NUKILAN.id | Banda Aceh – Mohammad Adzannie Bessania Raviq, mahasiswa Biologi Universitas Syiah Kuala (USK), memukau hadirin dengan presentasinya mengenai biodiversitas dan konservasi di Aceh pada konferensi ilmiah internasional di Rusia pekan lalu.
Adzannie tampil di III International Scientific and Practical Conference of Foreign Students of Preparatory Departments of Universities “Discovering the World of Science” yang diadakan di Universitas Federal Kazan. Dalam konferensi yang menggunakan bahasa Rusia tersebut, Adzannie menjelaskan bahwa Aceh tidak hanya kaya akan minyak dan gas alam, tetapi juga memiliki keanekaragaman hayati yang luar biasa, dengan banyak flora dan fauna endemik.
“Kawasan ekosistem Leuser adalah salah satu hutan hujan tropis terbesar di Asia Tenggara dan dunia, dengan luas mencapai 2,6 juta hektare. Hutan ini menjadi rumah bagi 380 spesies burung, 194 spesies reptil dan amfibi, 130 spesies mamalia, dan sekitar 10.000 spesies tumbuhan,” ujar Adzannie. Ia juga menambahkan bahwa Leuser telah dilindungi oleh UNESCO sejak 2004 sebagai situs warisan dunia.
Adzannie menyoroti pentingnya Leuser sebagai satu-satunya hutan hujan tropis di dunia yang menjadi habitat bagi empat spesies kunci dalam satu ekosistem: Orangutan Sumatera (Pongo abelii), Harimau Sumatera (Panthera tigris sumatrae), Gajah Sumatera (Elephas maximus sumatranus), dan Badak Sumatera (Dicerorhinus sumatrensis). “Empat spesies ini hanya dapat ditemukan bersamaan di Aceh dan tidak ada di tempat lain,” jelasnya.

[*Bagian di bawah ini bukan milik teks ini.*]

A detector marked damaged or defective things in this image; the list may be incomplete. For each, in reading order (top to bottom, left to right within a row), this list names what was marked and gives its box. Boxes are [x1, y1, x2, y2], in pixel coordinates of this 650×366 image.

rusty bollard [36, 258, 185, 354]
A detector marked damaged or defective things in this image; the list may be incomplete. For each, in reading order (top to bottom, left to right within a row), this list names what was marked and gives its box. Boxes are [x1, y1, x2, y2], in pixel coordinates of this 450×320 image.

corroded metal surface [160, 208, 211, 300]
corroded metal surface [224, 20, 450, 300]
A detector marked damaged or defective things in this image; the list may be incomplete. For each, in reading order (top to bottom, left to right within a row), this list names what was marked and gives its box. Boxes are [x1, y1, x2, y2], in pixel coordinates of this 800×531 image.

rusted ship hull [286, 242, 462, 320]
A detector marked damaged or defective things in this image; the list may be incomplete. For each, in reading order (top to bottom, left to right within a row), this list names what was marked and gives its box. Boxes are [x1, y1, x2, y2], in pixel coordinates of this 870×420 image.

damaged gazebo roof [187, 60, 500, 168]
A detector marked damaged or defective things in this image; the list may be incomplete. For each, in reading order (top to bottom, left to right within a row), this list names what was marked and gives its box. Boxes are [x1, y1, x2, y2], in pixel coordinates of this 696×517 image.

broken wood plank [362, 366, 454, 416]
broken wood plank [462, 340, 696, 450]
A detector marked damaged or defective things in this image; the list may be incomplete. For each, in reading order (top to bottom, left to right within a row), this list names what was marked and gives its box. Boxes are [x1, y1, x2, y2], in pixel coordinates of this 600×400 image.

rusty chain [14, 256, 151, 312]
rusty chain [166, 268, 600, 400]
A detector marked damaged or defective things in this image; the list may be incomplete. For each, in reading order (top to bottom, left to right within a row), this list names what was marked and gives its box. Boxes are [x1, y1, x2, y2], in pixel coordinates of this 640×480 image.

Selain itu, kawasan Leuser juga menjadi pusat penelitian biodiversitas tropis. Aceh memiliki tiga stasiun penelitian utama, yaitu Soraya, Ketambe, dan Suak Balimbing, yang kerap menjadi tujuan para peneliti dari berbagai negara. Penelitian yang dilakukan meliputi perilaku fauna, identifikasi flora dan potensinya sebagai tanaman obat, serta studi mengenai mikroorganisme yang masih sedikit diketahui.
“Di Stasiun Suak Balimbing, peneliti orangutan biasanya menghabiskan waktu paling sedikit satu tahun untuk meneliti perilaku orangutan. Namun, saya hanya menghabiskan waktu 10 hari di sana bersama tim peneliti rayap dari Jurusan Biologi FMIPA USK,” kata Adzannie.
Dalam kesempatan tersebut, Adzannie juga memaparkan kerja sama antara Aceh dan Rusia. Pada Mei 2023, Wali Nanggroe Aceh, Paduka Yang Mulia Tgk Malik Mahmud Al Haytar, menjajaki kerjasama di bidang ketahanan iklim dan energi. Dalam forum Climate Resilience: Russia-OIC Countries Dialogue dan Russia Islamic World Kazan Forum 2023, Wali Nanggroe mengungkapkan potensi Aceh sebagai salah satu sumber cadangan karbon terbesar di dunia.
“Aceh memiliki tutupan hutan mencapai 23 persen dari luas Pulau Sumatera dan potensi karbon yang diperkirakan Emission Reduction (ER) mencapai tiga ton per hektare,” ungkap Adzannie, mengutip pernyataan Wali Nanggroe pada World Kazan Forum 2023.
Presentasi Adzannie berhasil menarik perhatian para juri yang merupakan pakar di bidang sains, menegaskan pentingnya upaya konservasi dan penelitian untuk melestarikan keanekaragaman hayati Aceh.